Extract:

=== Begin Enclosure ===

Commissar (, translit. Komissar) is a 1967 Soviet film directed by Aleksandr Askoldov based on one of Vasily Grossman's first short stories, "In the Town of Berdychev" (В городе Бердичеве). Berdychev is centrally located in the north of Ukraine. The action takes place during the Russian Civil War (1918–22), when the Red Army, White Army, Polish and Austrian contingents were battling for territory. Of equal importance is the fact that in Berdychev, at that time, the Yiddish language was officially instated and, from 1924, it had a Ukrainian court of law conducting its affairs in Yiddish. The plot is based upon an intimate intersection of revolutionary and Jewish cultural manners and ideals. The main characters were played by two People's Artists of the USSR, Rolan Bykov and Nonna Mordyukova. It was made at Gorky Film Studio.

Maxim Gorky considered this brief story one of the best about the Russian Civil War and encouraged the young writer to dedicate himself to literature. It also drew favourable attention from Mikhail Bulgakov, Boris Pilnyak, and Isaac Babel.

=== End Enclosure ===

Provided information:
=== Begin Enclosure ===

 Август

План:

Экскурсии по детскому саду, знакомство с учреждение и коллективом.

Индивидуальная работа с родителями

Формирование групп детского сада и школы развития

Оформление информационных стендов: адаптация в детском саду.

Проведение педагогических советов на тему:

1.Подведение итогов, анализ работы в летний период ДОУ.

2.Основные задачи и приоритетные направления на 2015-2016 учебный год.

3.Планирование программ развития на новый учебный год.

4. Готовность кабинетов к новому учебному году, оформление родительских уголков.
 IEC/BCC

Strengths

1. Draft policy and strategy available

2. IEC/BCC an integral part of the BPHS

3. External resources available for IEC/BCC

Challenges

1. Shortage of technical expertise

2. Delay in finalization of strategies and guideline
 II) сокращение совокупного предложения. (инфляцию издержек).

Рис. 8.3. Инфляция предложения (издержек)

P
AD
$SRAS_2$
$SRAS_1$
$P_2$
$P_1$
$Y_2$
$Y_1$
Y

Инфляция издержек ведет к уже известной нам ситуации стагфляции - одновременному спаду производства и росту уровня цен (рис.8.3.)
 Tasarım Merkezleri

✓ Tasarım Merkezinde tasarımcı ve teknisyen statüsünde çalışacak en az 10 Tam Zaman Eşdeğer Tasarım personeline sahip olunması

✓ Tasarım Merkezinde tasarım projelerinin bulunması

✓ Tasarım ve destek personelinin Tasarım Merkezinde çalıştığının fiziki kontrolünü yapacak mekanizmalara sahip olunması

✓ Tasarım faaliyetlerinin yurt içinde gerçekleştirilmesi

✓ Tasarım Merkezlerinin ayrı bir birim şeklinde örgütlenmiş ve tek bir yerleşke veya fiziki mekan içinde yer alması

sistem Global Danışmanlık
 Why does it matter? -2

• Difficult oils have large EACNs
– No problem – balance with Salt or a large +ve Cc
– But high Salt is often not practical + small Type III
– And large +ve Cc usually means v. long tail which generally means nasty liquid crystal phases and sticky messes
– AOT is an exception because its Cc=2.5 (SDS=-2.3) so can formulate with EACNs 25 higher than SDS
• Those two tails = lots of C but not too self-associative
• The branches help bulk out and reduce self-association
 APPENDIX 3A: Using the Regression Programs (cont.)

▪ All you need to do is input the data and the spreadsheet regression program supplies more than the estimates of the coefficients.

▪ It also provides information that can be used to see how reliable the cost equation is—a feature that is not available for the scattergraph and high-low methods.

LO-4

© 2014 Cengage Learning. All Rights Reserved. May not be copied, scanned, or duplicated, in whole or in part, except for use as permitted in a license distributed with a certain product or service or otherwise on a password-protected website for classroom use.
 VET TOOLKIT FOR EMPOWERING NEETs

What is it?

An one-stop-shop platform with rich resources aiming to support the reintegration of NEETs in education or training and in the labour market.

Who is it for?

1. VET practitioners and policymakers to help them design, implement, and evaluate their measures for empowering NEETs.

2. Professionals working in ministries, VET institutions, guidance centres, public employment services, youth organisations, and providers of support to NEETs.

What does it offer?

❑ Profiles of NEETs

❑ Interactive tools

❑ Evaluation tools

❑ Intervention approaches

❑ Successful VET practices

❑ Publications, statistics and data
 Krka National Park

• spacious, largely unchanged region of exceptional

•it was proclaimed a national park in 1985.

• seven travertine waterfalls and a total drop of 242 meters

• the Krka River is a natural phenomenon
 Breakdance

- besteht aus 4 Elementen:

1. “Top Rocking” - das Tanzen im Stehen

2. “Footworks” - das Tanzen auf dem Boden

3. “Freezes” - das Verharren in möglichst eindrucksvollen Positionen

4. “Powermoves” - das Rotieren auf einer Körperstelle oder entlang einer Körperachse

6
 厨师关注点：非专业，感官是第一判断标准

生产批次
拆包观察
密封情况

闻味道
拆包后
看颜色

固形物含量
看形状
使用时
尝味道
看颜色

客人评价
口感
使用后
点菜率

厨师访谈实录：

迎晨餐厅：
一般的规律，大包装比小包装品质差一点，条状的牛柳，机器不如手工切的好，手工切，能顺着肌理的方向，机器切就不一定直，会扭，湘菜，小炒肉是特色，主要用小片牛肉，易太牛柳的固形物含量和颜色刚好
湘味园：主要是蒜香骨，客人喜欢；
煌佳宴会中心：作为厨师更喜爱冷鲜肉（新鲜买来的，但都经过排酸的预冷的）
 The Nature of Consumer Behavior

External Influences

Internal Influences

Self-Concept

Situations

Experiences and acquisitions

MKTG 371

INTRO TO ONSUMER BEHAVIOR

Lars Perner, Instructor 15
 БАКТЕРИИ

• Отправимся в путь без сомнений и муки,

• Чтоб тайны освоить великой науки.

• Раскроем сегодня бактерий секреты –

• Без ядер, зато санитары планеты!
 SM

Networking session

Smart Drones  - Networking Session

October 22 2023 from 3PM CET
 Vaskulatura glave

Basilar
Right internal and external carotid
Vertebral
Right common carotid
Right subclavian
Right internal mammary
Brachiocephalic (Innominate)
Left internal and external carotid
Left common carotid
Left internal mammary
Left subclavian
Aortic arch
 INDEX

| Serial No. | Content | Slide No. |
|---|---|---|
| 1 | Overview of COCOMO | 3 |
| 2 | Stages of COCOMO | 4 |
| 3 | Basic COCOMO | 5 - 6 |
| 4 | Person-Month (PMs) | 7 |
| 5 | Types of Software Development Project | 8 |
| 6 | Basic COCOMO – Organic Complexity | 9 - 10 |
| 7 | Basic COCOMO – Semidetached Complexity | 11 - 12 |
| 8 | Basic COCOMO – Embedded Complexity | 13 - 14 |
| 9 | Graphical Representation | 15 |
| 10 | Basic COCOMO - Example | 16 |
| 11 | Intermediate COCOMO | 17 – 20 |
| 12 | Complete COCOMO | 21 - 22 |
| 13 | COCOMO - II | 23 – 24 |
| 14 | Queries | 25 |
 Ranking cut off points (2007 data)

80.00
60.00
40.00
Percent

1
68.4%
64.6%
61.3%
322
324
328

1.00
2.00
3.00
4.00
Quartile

=== End Enclosure ===

The task: Reproduce the part of the passage on the film Commissar starting at "Maxim Gorky considered" and ending at "and Isaac Babel.".

Output for this task:
Maxim Gorky considered this brief story one of the best about the Russian Civil War and encouraged the young writer to dedicate himself to literature. It also drew favourable attention from Mikhail Bulgakov, Boris Pilnyak, and Isaac Babel.